What is needed |
Copy out the data below as written; omit any images.

Supplied information |

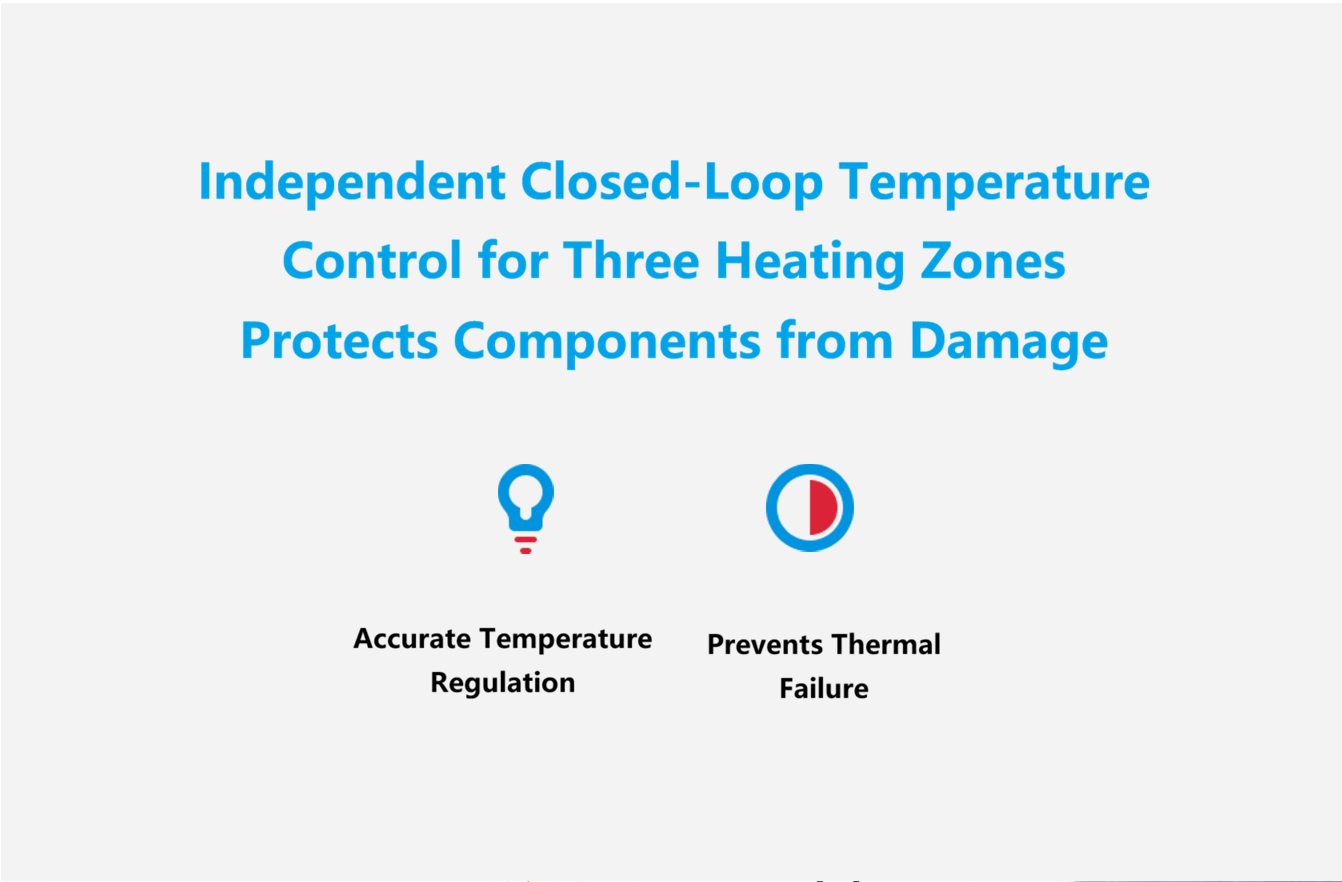 Independent Closed-Loop Temperature Control for Three Heating Zones Protects Components from Damage

Accurate Temperature Regulation

Prevents Thermal Failure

Response below |
 Independent Closed-Loop Temperature Control for Three Heating Zones Protects Components from Damage

Accurate Temperature Regulation

Prevents Thermal Failure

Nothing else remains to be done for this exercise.